Museum Will Help Explain Old Tech to Our Grandchildren
Sounds we took for granted, and may have even dreaded, in the past have become endangered. Take the sound of a dial-up 56k modem, for example: the weird combination of screams, beeps, and static that signaled the negotiation working towards connecting you to the Internet. While it was never a pleasant sound, it’s strange to know that thanks to the advent of broadband Internet, future generations will never hear the cacophony of the 56k modem. That’s where the Museum of Endangered Sounds comes in.
This online collection of outdated, endangered, and some likely extinct sounds was created by Brendan Chilcutt. He was prompted to create the museum by the thought that entire generations of children wouldn’t know “the chattering of angels lodged deep within the recesses of an old cathode ray tube TV” and that we may never hear Windows 95’s start-up. He was plagued by questions like “Who will play my GameBoy when I’m gone?”
Chilcutt launched the online museum in January 2012 and has a ten-year plan for its completion. According to the plan, data collection will be completed in the next three years, and the following seven years will be used to develop “the proper markup language to reinterpret the sounds as a binary composition.”
It’s hard to believe that sounds that were so important to our everyday lives and were the latest developments in technology will never be known by today’s children. A CD player skipping, a floppy disk or VHS tape being taken into their respective drive and VCR, and dot matrix printer printing are all included in the 15 sounds currently on the site. The sounds are comforting and nostalgic for children of the ’80s and ’90s; there’s even a Tamagotchi virtual pet’s beeping and a GameBoy’s music.

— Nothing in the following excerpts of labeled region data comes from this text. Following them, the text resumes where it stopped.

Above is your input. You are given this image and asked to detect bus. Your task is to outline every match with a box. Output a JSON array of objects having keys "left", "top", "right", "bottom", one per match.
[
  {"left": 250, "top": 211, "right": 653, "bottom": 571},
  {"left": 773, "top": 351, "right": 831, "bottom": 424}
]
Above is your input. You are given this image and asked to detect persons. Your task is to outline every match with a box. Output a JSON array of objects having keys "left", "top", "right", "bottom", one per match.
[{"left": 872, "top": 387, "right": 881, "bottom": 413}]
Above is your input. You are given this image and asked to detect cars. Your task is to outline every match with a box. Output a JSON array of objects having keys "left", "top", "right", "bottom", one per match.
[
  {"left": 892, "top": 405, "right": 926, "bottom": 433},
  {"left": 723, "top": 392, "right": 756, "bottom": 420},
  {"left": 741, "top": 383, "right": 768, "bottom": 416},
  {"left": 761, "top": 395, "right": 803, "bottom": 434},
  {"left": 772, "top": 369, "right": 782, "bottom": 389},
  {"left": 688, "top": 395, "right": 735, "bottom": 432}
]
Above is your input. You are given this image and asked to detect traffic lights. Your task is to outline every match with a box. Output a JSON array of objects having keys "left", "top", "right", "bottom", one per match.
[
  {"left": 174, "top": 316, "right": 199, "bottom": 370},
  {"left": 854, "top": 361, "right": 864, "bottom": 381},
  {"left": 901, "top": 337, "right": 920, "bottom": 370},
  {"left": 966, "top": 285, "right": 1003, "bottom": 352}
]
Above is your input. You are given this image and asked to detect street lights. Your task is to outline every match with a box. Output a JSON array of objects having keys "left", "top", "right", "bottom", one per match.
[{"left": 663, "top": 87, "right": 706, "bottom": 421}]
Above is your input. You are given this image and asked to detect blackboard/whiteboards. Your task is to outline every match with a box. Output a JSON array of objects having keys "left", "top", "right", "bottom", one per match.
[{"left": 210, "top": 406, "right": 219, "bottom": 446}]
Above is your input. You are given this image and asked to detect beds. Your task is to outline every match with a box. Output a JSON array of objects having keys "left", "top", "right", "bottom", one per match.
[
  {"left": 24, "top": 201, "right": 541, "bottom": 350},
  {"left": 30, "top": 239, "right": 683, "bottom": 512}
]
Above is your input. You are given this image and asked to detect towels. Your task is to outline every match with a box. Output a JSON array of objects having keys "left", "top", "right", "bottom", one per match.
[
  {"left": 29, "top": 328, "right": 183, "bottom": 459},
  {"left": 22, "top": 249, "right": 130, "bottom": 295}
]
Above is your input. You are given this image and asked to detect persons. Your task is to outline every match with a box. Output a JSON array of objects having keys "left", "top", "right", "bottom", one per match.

These sounds have been dying out for a long time, though. Even 10 or 15 years ago, I would have to dial my parents’ rotary phones for visiting friends because they had never encountered such antiquated telephones. You would be hard-pressed to find a functioning Speak & Spell now, though I think there are probably some Tamagotchis in need of new batteries sitting in attics at this very moment.
Chilcutt accepts that not everyone will understand the need for this site, but it’s available for those who get nostalgic for the technology of yesteryear. It’s sad to think that many of these noises only exist online as MP3s now, so if it makes you feel any better, my parents are still proudly using rotary phones (though they did have to break down and buy a touch-tone phone so that they could access menus and extensions).